There now, that didn't hurt did it? It was an easier flight to New York than to a United Nations part-time headquarters in Moscow. There were no rude noises from an audience representing 158 nations while Ronald Reagan was beating the Soviets over the head and shoulders for their "brutality" and indifference to the truth, whacking the Third World upside the head for "pseudo-nonalignment," and trumpeting new, more flexible arms-control proposals. It was, in short, a perfect example of the opportunity the United Nations offers as a sounding board, a safety valve, a forum for debate -- however rancid -- and an instrument for peacekeeping whenever there is a political will to use it.

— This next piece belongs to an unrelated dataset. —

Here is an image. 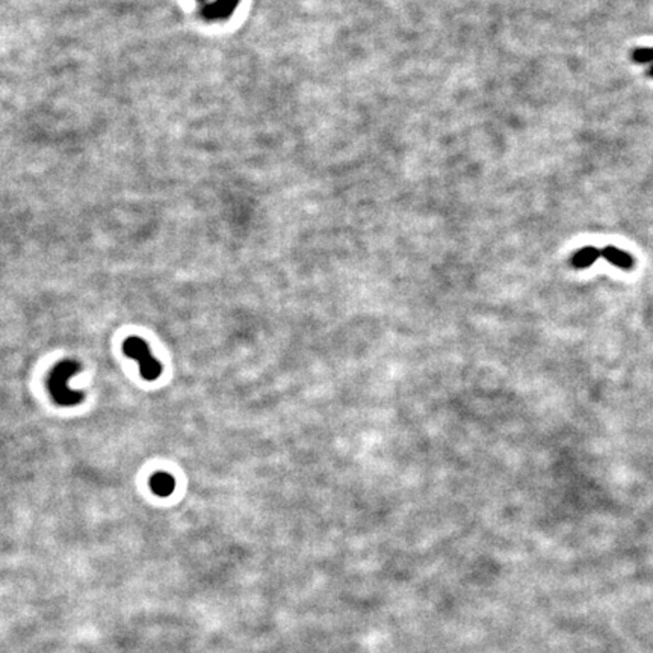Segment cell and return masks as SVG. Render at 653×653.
<instances>
[{"label": "cell", "mask_w": 653, "mask_h": 653, "mask_svg": "<svg viewBox=\"0 0 653 653\" xmlns=\"http://www.w3.org/2000/svg\"><path fill=\"white\" fill-rule=\"evenodd\" d=\"M123 349H125L126 356L138 362L142 378L153 381L161 377L162 364L159 360H156L151 356L150 348L146 340H142L138 336L127 337L123 344Z\"/></svg>", "instance_id": "obj_2"}, {"label": "cell", "mask_w": 653, "mask_h": 653, "mask_svg": "<svg viewBox=\"0 0 653 653\" xmlns=\"http://www.w3.org/2000/svg\"><path fill=\"white\" fill-rule=\"evenodd\" d=\"M198 2H204V0H198Z\"/></svg>", "instance_id": "obj_9"}, {"label": "cell", "mask_w": 653, "mask_h": 653, "mask_svg": "<svg viewBox=\"0 0 653 653\" xmlns=\"http://www.w3.org/2000/svg\"><path fill=\"white\" fill-rule=\"evenodd\" d=\"M150 487H151V490L156 493L158 496L165 497V496H170L174 492L175 481H174V478L171 477L170 473L158 472V473H154L151 477Z\"/></svg>", "instance_id": "obj_4"}, {"label": "cell", "mask_w": 653, "mask_h": 653, "mask_svg": "<svg viewBox=\"0 0 653 653\" xmlns=\"http://www.w3.org/2000/svg\"><path fill=\"white\" fill-rule=\"evenodd\" d=\"M649 76H650V77H653V67L649 70Z\"/></svg>", "instance_id": "obj_8"}, {"label": "cell", "mask_w": 653, "mask_h": 653, "mask_svg": "<svg viewBox=\"0 0 653 653\" xmlns=\"http://www.w3.org/2000/svg\"><path fill=\"white\" fill-rule=\"evenodd\" d=\"M81 371V364L76 360H62L54 366L49 375L47 387L54 403L69 407L82 401V393L69 386V381Z\"/></svg>", "instance_id": "obj_1"}, {"label": "cell", "mask_w": 653, "mask_h": 653, "mask_svg": "<svg viewBox=\"0 0 653 653\" xmlns=\"http://www.w3.org/2000/svg\"><path fill=\"white\" fill-rule=\"evenodd\" d=\"M602 256L610 262L613 265H616V267L618 268H622V270H632L634 267V259L632 256H630V254H628L626 251H622V250H618L616 247H606L603 251H602Z\"/></svg>", "instance_id": "obj_5"}, {"label": "cell", "mask_w": 653, "mask_h": 653, "mask_svg": "<svg viewBox=\"0 0 653 653\" xmlns=\"http://www.w3.org/2000/svg\"><path fill=\"white\" fill-rule=\"evenodd\" d=\"M632 59L638 64H647L653 61V47H643L635 49L632 52Z\"/></svg>", "instance_id": "obj_7"}, {"label": "cell", "mask_w": 653, "mask_h": 653, "mask_svg": "<svg viewBox=\"0 0 653 653\" xmlns=\"http://www.w3.org/2000/svg\"><path fill=\"white\" fill-rule=\"evenodd\" d=\"M599 256H601V251L597 248L585 247L574 254L572 263L574 268H589L590 265H593Z\"/></svg>", "instance_id": "obj_6"}, {"label": "cell", "mask_w": 653, "mask_h": 653, "mask_svg": "<svg viewBox=\"0 0 653 653\" xmlns=\"http://www.w3.org/2000/svg\"><path fill=\"white\" fill-rule=\"evenodd\" d=\"M239 0H214L202 8V16L207 20H223L233 14Z\"/></svg>", "instance_id": "obj_3"}]
</instances>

So what was the point of all the wailing and rending of garments last week, the snide invitations to the United Nations to pick up its marbles and go home, the bleating about the rude behavior of some of its members? How could a flap over the landing rights of Soviet Foreign Minister Andre Gromyko grow into a flaky debate about the value to U.S. interests of American participation in the United Nations and the horror of having its headquarters on American soil?

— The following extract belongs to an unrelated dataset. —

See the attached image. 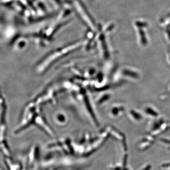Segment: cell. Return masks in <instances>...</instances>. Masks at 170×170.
<instances>
[{"label": "cell", "instance_id": "6da1fadb", "mask_svg": "<svg viewBox=\"0 0 170 170\" xmlns=\"http://www.w3.org/2000/svg\"><path fill=\"white\" fill-rule=\"evenodd\" d=\"M145 111L146 114L150 116H152V117H157L159 115L158 112L157 111H156V109L150 107V106H147L145 108Z\"/></svg>", "mask_w": 170, "mask_h": 170}]
</instances>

The temptation is to throw up one's hands at the spectacle of yet another narrowly focused debate over the utility and/or futility of U.S. membership in a world organization whose outmoded workings give disproportionate weight to a membership swollen by the addition over its 38 years of almost 100 relatively weightless, often unruly new nations. But there is more to the recent uproar over the United Nations than Sen. Symms (R.-Idaho) saying that "the American taxpayers are sick and tired of playing hosts to our enemies and critics abroad." If the transformation of the United Nations -- and the loss of dominance that the United States and the West once had in its councils -- can rightly be seen as no more than a rough reflection of transformations in the real world; then the current debate over the United Nations goes to the heart of a historic conflict over U.S. foreign policy.
"The manner in which a state practices foreign policy is greatly affected by national peculiarities," writes Arthur Schlesinger Jr. in a scholarly and insightful analysis of "Foreign Policy and the American Character" in the current issue of Foreign Affairs magazine. "No paradox is more persistent than the historic tension in the American soul between an addiction to experiment and a susceptibility to ideology."

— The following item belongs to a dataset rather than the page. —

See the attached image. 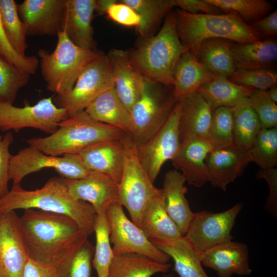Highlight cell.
Returning a JSON list of instances; mask_svg holds the SVG:
<instances>
[{"instance_id":"obj_37","label":"cell","mask_w":277,"mask_h":277,"mask_svg":"<svg viewBox=\"0 0 277 277\" xmlns=\"http://www.w3.org/2000/svg\"><path fill=\"white\" fill-rule=\"evenodd\" d=\"M94 233L95 234V246L92 265L95 270L97 277H108L114 254L110 245L106 211L96 214Z\"/></svg>"},{"instance_id":"obj_31","label":"cell","mask_w":277,"mask_h":277,"mask_svg":"<svg viewBox=\"0 0 277 277\" xmlns=\"http://www.w3.org/2000/svg\"><path fill=\"white\" fill-rule=\"evenodd\" d=\"M233 42L221 38L204 40L199 47V60L213 74L228 79L236 71L231 51Z\"/></svg>"},{"instance_id":"obj_20","label":"cell","mask_w":277,"mask_h":277,"mask_svg":"<svg viewBox=\"0 0 277 277\" xmlns=\"http://www.w3.org/2000/svg\"><path fill=\"white\" fill-rule=\"evenodd\" d=\"M202 264L215 270L219 277L248 275L249 250L245 243L230 241L215 246L200 254Z\"/></svg>"},{"instance_id":"obj_8","label":"cell","mask_w":277,"mask_h":277,"mask_svg":"<svg viewBox=\"0 0 277 277\" xmlns=\"http://www.w3.org/2000/svg\"><path fill=\"white\" fill-rule=\"evenodd\" d=\"M124 162L118 184L119 202L128 210L131 221L138 227L147 203L162 193L154 186L138 160L136 144L130 134L123 138Z\"/></svg>"},{"instance_id":"obj_13","label":"cell","mask_w":277,"mask_h":277,"mask_svg":"<svg viewBox=\"0 0 277 277\" xmlns=\"http://www.w3.org/2000/svg\"><path fill=\"white\" fill-rule=\"evenodd\" d=\"M243 204L237 203L223 212L203 210L193 213L183 236L200 254L217 245L231 241V231Z\"/></svg>"},{"instance_id":"obj_7","label":"cell","mask_w":277,"mask_h":277,"mask_svg":"<svg viewBox=\"0 0 277 277\" xmlns=\"http://www.w3.org/2000/svg\"><path fill=\"white\" fill-rule=\"evenodd\" d=\"M178 99L173 94V86L144 76L140 96L130 111L133 125L130 135L136 144L145 142L159 130Z\"/></svg>"},{"instance_id":"obj_43","label":"cell","mask_w":277,"mask_h":277,"mask_svg":"<svg viewBox=\"0 0 277 277\" xmlns=\"http://www.w3.org/2000/svg\"><path fill=\"white\" fill-rule=\"evenodd\" d=\"M228 80L240 86L265 91L276 86L277 72L271 70H239Z\"/></svg>"},{"instance_id":"obj_33","label":"cell","mask_w":277,"mask_h":277,"mask_svg":"<svg viewBox=\"0 0 277 277\" xmlns=\"http://www.w3.org/2000/svg\"><path fill=\"white\" fill-rule=\"evenodd\" d=\"M254 90L219 76L201 85L196 91L213 111L221 107L233 108L242 100L249 97Z\"/></svg>"},{"instance_id":"obj_38","label":"cell","mask_w":277,"mask_h":277,"mask_svg":"<svg viewBox=\"0 0 277 277\" xmlns=\"http://www.w3.org/2000/svg\"><path fill=\"white\" fill-rule=\"evenodd\" d=\"M221 9L225 14L239 16L251 26L271 13L272 3L266 0H206Z\"/></svg>"},{"instance_id":"obj_22","label":"cell","mask_w":277,"mask_h":277,"mask_svg":"<svg viewBox=\"0 0 277 277\" xmlns=\"http://www.w3.org/2000/svg\"><path fill=\"white\" fill-rule=\"evenodd\" d=\"M107 55L116 93L130 112L141 94L144 76L131 62L128 51L113 49Z\"/></svg>"},{"instance_id":"obj_49","label":"cell","mask_w":277,"mask_h":277,"mask_svg":"<svg viewBox=\"0 0 277 277\" xmlns=\"http://www.w3.org/2000/svg\"><path fill=\"white\" fill-rule=\"evenodd\" d=\"M174 3L180 9L191 14H225L221 9L206 0H174Z\"/></svg>"},{"instance_id":"obj_3","label":"cell","mask_w":277,"mask_h":277,"mask_svg":"<svg viewBox=\"0 0 277 277\" xmlns=\"http://www.w3.org/2000/svg\"><path fill=\"white\" fill-rule=\"evenodd\" d=\"M142 39L135 49L128 51L132 63L144 76L173 86L174 67L181 56L189 51L179 37L174 11L167 14L156 34Z\"/></svg>"},{"instance_id":"obj_16","label":"cell","mask_w":277,"mask_h":277,"mask_svg":"<svg viewBox=\"0 0 277 277\" xmlns=\"http://www.w3.org/2000/svg\"><path fill=\"white\" fill-rule=\"evenodd\" d=\"M66 0H25L17 4L27 36H52L62 31Z\"/></svg>"},{"instance_id":"obj_17","label":"cell","mask_w":277,"mask_h":277,"mask_svg":"<svg viewBox=\"0 0 277 277\" xmlns=\"http://www.w3.org/2000/svg\"><path fill=\"white\" fill-rule=\"evenodd\" d=\"M251 162L249 150L234 144L213 149L206 159L209 182L226 191L228 185L241 176Z\"/></svg>"},{"instance_id":"obj_52","label":"cell","mask_w":277,"mask_h":277,"mask_svg":"<svg viewBox=\"0 0 277 277\" xmlns=\"http://www.w3.org/2000/svg\"><path fill=\"white\" fill-rule=\"evenodd\" d=\"M116 0H96L95 12L99 15L105 14L107 9Z\"/></svg>"},{"instance_id":"obj_15","label":"cell","mask_w":277,"mask_h":277,"mask_svg":"<svg viewBox=\"0 0 277 277\" xmlns=\"http://www.w3.org/2000/svg\"><path fill=\"white\" fill-rule=\"evenodd\" d=\"M30 259L14 211L0 213V277H23Z\"/></svg>"},{"instance_id":"obj_50","label":"cell","mask_w":277,"mask_h":277,"mask_svg":"<svg viewBox=\"0 0 277 277\" xmlns=\"http://www.w3.org/2000/svg\"><path fill=\"white\" fill-rule=\"evenodd\" d=\"M262 38H271L277 34V11L272 12L250 26Z\"/></svg>"},{"instance_id":"obj_28","label":"cell","mask_w":277,"mask_h":277,"mask_svg":"<svg viewBox=\"0 0 277 277\" xmlns=\"http://www.w3.org/2000/svg\"><path fill=\"white\" fill-rule=\"evenodd\" d=\"M162 194V191L147 203L141 217L138 227L151 243L173 241L183 236L167 213Z\"/></svg>"},{"instance_id":"obj_26","label":"cell","mask_w":277,"mask_h":277,"mask_svg":"<svg viewBox=\"0 0 277 277\" xmlns=\"http://www.w3.org/2000/svg\"><path fill=\"white\" fill-rule=\"evenodd\" d=\"M231 51L236 70H274L277 59V42L274 38L237 43Z\"/></svg>"},{"instance_id":"obj_1","label":"cell","mask_w":277,"mask_h":277,"mask_svg":"<svg viewBox=\"0 0 277 277\" xmlns=\"http://www.w3.org/2000/svg\"><path fill=\"white\" fill-rule=\"evenodd\" d=\"M30 259L57 268L88 237L69 216L35 209L19 217Z\"/></svg>"},{"instance_id":"obj_40","label":"cell","mask_w":277,"mask_h":277,"mask_svg":"<svg viewBox=\"0 0 277 277\" xmlns=\"http://www.w3.org/2000/svg\"><path fill=\"white\" fill-rule=\"evenodd\" d=\"M249 150L252 162L260 168L274 167L277 164V127L262 128Z\"/></svg>"},{"instance_id":"obj_47","label":"cell","mask_w":277,"mask_h":277,"mask_svg":"<svg viewBox=\"0 0 277 277\" xmlns=\"http://www.w3.org/2000/svg\"><path fill=\"white\" fill-rule=\"evenodd\" d=\"M13 142V135L10 132L3 136L0 135V197L9 191V169L12 156L9 152V147Z\"/></svg>"},{"instance_id":"obj_53","label":"cell","mask_w":277,"mask_h":277,"mask_svg":"<svg viewBox=\"0 0 277 277\" xmlns=\"http://www.w3.org/2000/svg\"><path fill=\"white\" fill-rule=\"evenodd\" d=\"M266 96L274 103L277 102V87L276 86L264 91Z\"/></svg>"},{"instance_id":"obj_45","label":"cell","mask_w":277,"mask_h":277,"mask_svg":"<svg viewBox=\"0 0 277 277\" xmlns=\"http://www.w3.org/2000/svg\"><path fill=\"white\" fill-rule=\"evenodd\" d=\"M256 113L262 128L277 127V105L265 94L264 91L255 90L248 97Z\"/></svg>"},{"instance_id":"obj_41","label":"cell","mask_w":277,"mask_h":277,"mask_svg":"<svg viewBox=\"0 0 277 277\" xmlns=\"http://www.w3.org/2000/svg\"><path fill=\"white\" fill-rule=\"evenodd\" d=\"M208 140L213 149L234 145L232 108L221 107L213 111Z\"/></svg>"},{"instance_id":"obj_51","label":"cell","mask_w":277,"mask_h":277,"mask_svg":"<svg viewBox=\"0 0 277 277\" xmlns=\"http://www.w3.org/2000/svg\"><path fill=\"white\" fill-rule=\"evenodd\" d=\"M23 277H57V275L55 268L29 259Z\"/></svg>"},{"instance_id":"obj_36","label":"cell","mask_w":277,"mask_h":277,"mask_svg":"<svg viewBox=\"0 0 277 277\" xmlns=\"http://www.w3.org/2000/svg\"><path fill=\"white\" fill-rule=\"evenodd\" d=\"M17 4L14 0H0L1 19L4 31L14 49L22 56H26L28 47L25 24L18 13Z\"/></svg>"},{"instance_id":"obj_42","label":"cell","mask_w":277,"mask_h":277,"mask_svg":"<svg viewBox=\"0 0 277 277\" xmlns=\"http://www.w3.org/2000/svg\"><path fill=\"white\" fill-rule=\"evenodd\" d=\"M30 76L0 55V102L13 104L19 91L28 84Z\"/></svg>"},{"instance_id":"obj_46","label":"cell","mask_w":277,"mask_h":277,"mask_svg":"<svg viewBox=\"0 0 277 277\" xmlns=\"http://www.w3.org/2000/svg\"><path fill=\"white\" fill-rule=\"evenodd\" d=\"M105 14L113 22L126 27L137 28L141 21L140 16L130 6L117 1L106 10Z\"/></svg>"},{"instance_id":"obj_39","label":"cell","mask_w":277,"mask_h":277,"mask_svg":"<svg viewBox=\"0 0 277 277\" xmlns=\"http://www.w3.org/2000/svg\"><path fill=\"white\" fill-rule=\"evenodd\" d=\"M94 247L88 239L57 268V277H91Z\"/></svg>"},{"instance_id":"obj_25","label":"cell","mask_w":277,"mask_h":277,"mask_svg":"<svg viewBox=\"0 0 277 277\" xmlns=\"http://www.w3.org/2000/svg\"><path fill=\"white\" fill-rule=\"evenodd\" d=\"M186 181L176 170H171L165 175L162 191V200L165 209L179 231L184 236L193 217L185 194L187 189Z\"/></svg>"},{"instance_id":"obj_34","label":"cell","mask_w":277,"mask_h":277,"mask_svg":"<svg viewBox=\"0 0 277 277\" xmlns=\"http://www.w3.org/2000/svg\"><path fill=\"white\" fill-rule=\"evenodd\" d=\"M140 16L137 30L142 38L154 35L162 19L175 6L174 0H120Z\"/></svg>"},{"instance_id":"obj_19","label":"cell","mask_w":277,"mask_h":277,"mask_svg":"<svg viewBox=\"0 0 277 277\" xmlns=\"http://www.w3.org/2000/svg\"><path fill=\"white\" fill-rule=\"evenodd\" d=\"M212 149V145L207 139L184 140L180 142L178 151L171 161L189 185L199 188L209 182L206 159Z\"/></svg>"},{"instance_id":"obj_44","label":"cell","mask_w":277,"mask_h":277,"mask_svg":"<svg viewBox=\"0 0 277 277\" xmlns=\"http://www.w3.org/2000/svg\"><path fill=\"white\" fill-rule=\"evenodd\" d=\"M0 55L10 65L29 75L35 74L39 66V59L37 56L31 55L24 57L14 49L4 31L1 15Z\"/></svg>"},{"instance_id":"obj_21","label":"cell","mask_w":277,"mask_h":277,"mask_svg":"<svg viewBox=\"0 0 277 277\" xmlns=\"http://www.w3.org/2000/svg\"><path fill=\"white\" fill-rule=\"evenodd\" d=\"M96 8V0H66L62 31L75 45L96 50L91 23Z\"/></svg>"},{"instance_id":"obj_10","label":"cell","mask_w":277,"mask_h":277,"mask_svg":"<svg viewBox=\"0 0 277 277\" xmlns=\"http://www.w3.org/2000/svg\"><path fill=\"white\" fill-rule=\"evenodd\" d=\"M54 169L63 178L78 180L86 177L91 171L84 164L79 154H66L62 156L44 153L29 146L11 156L9 179L13 184L20 185L30 173L44 168Z\"/></svg>"},{"instance_id":"obj_23","label":"cell","mask_w":277,"mask_h":277,"mask_svg":"<svg viewBox=\"0 0 277 277\" xmlns=\"http://www.w3.org/2000/svg\"><path fill=\"white\" fill-rule=\"evenodd\" d=\"M180 142L192 138L208 140L213 111L197 91L179 97Z\"/></svg>"},{"instance_id":"obj_6","label":"cell","mask_w":277,"mask_h":277,"mask_svg":"<svg viewBox=\"0 0 277 277\" xmlns=\"http://www.w3.org/2000/svg\"><path fill=\"white\" fill-rule=\"evenodd\" d=\"M56 36L57 42L53 52L41 49L37 54L47 89L55 95H64L72 89L84 69L102 52L76 46L64 31Z\"/></svg>"},{"instance_id":"obj_12","label":"cell","mask_w":277,"mask_h":277,"mask_svg":"<svg viewBox=\"0 0 277 277\" xmlns=\"http://www.w3.org/2000/svg\"><path fill=\"white\" fill-rule=\"evenodd\" d=\"M122 205L112 203L106 210L109 239L114 255L134 253L166 263L170 256L154 246L141 229L125 215Z\"/></svg>"},{"instance_id":"obj_18","label":"cell","mask_w":277,"mask_h":277,"mask_svg":"<svg viewBox=\"0 0 277 277\" xmlns=\"http://www.w3.org/2000/svg\"><path fill=\"white\" fill-rule=\"evenodd\" d=\"M63 179L70 195L89 203L96 214L106 212L112 203L119 202L118 184L103 173L91 171L81 179Z\"/></svg>"},{"instance_id":"obj_2","label":"cell","mask_w":277,"mask_h":277,"mask_svg":"<svg viewBox=\"0 0 277 277\" xmlns=\"http://www.w3.org/2000/svg\"><path fill=\"white\" fill-rule=\"evenodd\" d=\"M28 209L69 216L78 223L87 237L94 233L96 212L93 207L72 196L63 177L50 178L43 187L34 190L13 184L10 190L0 197V213Z\"/></svg>"},{"instance_id":"obj_14","label":"cell","mask_w":277,"mask_h":277,"mask_svg":"<svg viewBox=\"0 0 277 277\" xmlns=\"http://www.w3.org/2000/svg\"><path fill=\"white\" fill-rule=\"evenodd\" d=\"M180 115V107L177 102L159 130L145 142L136 144L140 162L153 183L163 164L172 160L179 149Z\"/></svg>"},{"instance_id":"obj_9","label":"cell","mask_w":277,"mask_h":277,"mask_svg":"<svg viewBox=\"0 0 277 277\" xmlns=\"http://www.w3.org/2000/svg\"><path fill=\"white\" fill-rule=\"evenodd\" d=\"M113 88L111 65L107 55L102 52L84 69L72 89L66 95H55L53 101L70 116L84 111L101 94Z\"/></svg>"},{"instance_id":"obj_54","label":"cell","mask_w":277,"mask_h":277,"mask_svg":"<svg viewBox=\"0 0 277 277\" xmlns=\"http://www.w3.org/2000/svg\"><path fill=\"white\" fill-rule=\"evenodd\" d=\"M160 277H175L172 274H164Z\"/></svg>"},{"instance_id":"obj_4","label":"cell","mask_w":277,"mask_h":277,"mask_svg":"<svg viewBox=\"0 0 277 277\" xmlns=\"http://www.w3.org/2000/svg\"><path fill=\"white\" fill-rule=\"evenodd\" d=\"M126 133L115 127L97 122L84 111L69 117L46 137L26 140L29 146L53 156L78 154L96 143L123 138Z\"/></svg>"},{"instance_id":"obj_24","label":"cell","mask_w":277,"mask_h":277,"mask_svg":"<svg viewBox=\"0 0 277 277\" xmlns=\"http://www.w3.org/2000/svg\"><path fill=\"white\" fill-rule=\"evenodd\" d=\"M124 137L101 142L82 151L78 154L85 166L91 171L107 175L118 184L124 167Z\"/></svg>"},{"instance_id":"obj_5","label":"cell","mask_w":277,"mask_h":277,"mask_svg":"<svg viewBox=\"0 0 277 277\" xmlns=\"http://www.w3.org/2000/svg\"><path fill=\"white\" fill-rule=\"evenodd\" d=\"M174 12L181 43L198 60L201 43L207 38H225L237 43L260 41L256 31L234 14H191L180 9Z\"/></svg>"},{"instance_id":"obj_27","label":"cell","mask_w":277,"mask_h":277,"mask_svg":"<svg viewBox=\"0 0 277 277\" xmlns=\"http://www.w3.org/2000/svg\"><path fill=\"white\" fill-rule=\"evenodd\" d=\"M85 111L97 122L115 127L128 134L133 133L131 113L118 97L114 88L101 94Z\"/></svg>"},{"instance_id":"obj_11","label":"cell","mask_w":277,"mask_h":277,"mask_svg":"<svg viewBox=\"0 0 277 277\" xmlns=\"http://www.w3.org/2000/svg\"><path fill=\"white\" fill-rule=\"evenodd\" d=\"M69 117L67 111L55 105L52 97L38 101L33 105L23 107L0 102V130L18 132L22 129L32 128L52 134L58 124Z\"/></svg>"},{"instance_id":"obj_32","label":"cell","mask_w":277,"mask_h":277,"mask_svg":"<svg viewBox=\"0 0 277 277\" xmlns=\"http://www.w3.org/2000/svg\"><path fill=\"white\" fill-rule=\"evenodd\" d=\"M170 264L155 261L145 255L125 253L114 255L108 277H151L157 273H166Z\"/></svg>"},{"instance_id":"obj_29","label":"cell","mask_w":277,"mask_h":277,"mask_svg":"<svg viewBox=\"0 0 277 277\" xmlns=\"http://www.w3.org/2000/svg\"><path fill=\"white\" fill-rule=\"evenodd\" d=\"M217 77L189 50L181 56L174 67L173 94L179 98L196 92L201 85Z\"/></svg>"},{"instance_id":"obj_48","label":"cell","mask_w":277,"mask_h":277,"mask_svg":"<svg viewBox=\"0 0 277 277\" xmlns=\"http://www.w3.org/2000/svg\"><path fill=\"white\" fill-rule=\"evenodd\" d=\"M256 177L259 180L265 179L269 186V193L267 198L265 209L271 213L276 218L277 217V169L269 168H260L255 174Z\"/></svg>"},{"instance_id":"obj_35","label":"cell","mask_w":277,"mask_h":277,"mask_svg":"<svg viewBox=\"0 0 277 277\" xmlns=\"http://www.w3.org/2000/svg\"><path fill=\"white\" fill-rule=\"evenodd\" d=\"M232 108L234 144L249 150L262 129L260 120L248 97L242 100Z\"/></svg>"},{"instance_id":"obj_30","label":"cell","mask_w":277,"mask_h":277,"mask_svg":"<svg viewBox=\"0 0 277 277\" xmlns=\"http://www.w3.org/2000/svg\"><path fill=\"white\" fill-rule=\"evenodd\" d=\"M152 243L174 262V270L180 277H209L203 269L200 253L184 237Z\"/></svg>"}]
</instances>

Tracing the "two strains [that] have competed for the control of American foreign policy" over the years, Schlesinger concludes that in the end a successful American president has to appeal to "both reality and ideology." Most postwar presidents, he believes, have been more or less successful in "marrying national interest to idealistic hope." The Reagan administration, he contends, "represents a mighty comeback of the messianic approach to foreign policy."
But even Democrat Schlesinger is willing to concede an administration readiness, having marched up the ideological hill, to march down again. As examples of "the modification of ideology by interest," he cites the administration's reversal of the European gas pipeline sanctions, the Reagan Middle East peace initiative last year, and the evolution in Reagan's China policy.
To all of which you could add -- by way of putting in perspective all that we have been hearing, both silly and serious, from the administration and Congress about the U.N. in recent days -- the president's slap-happy suggestion last week that the United Nations might profit by moving to Moscow for six months of the year and his use this week of the General Assembly podium for a serious exposition of his world view.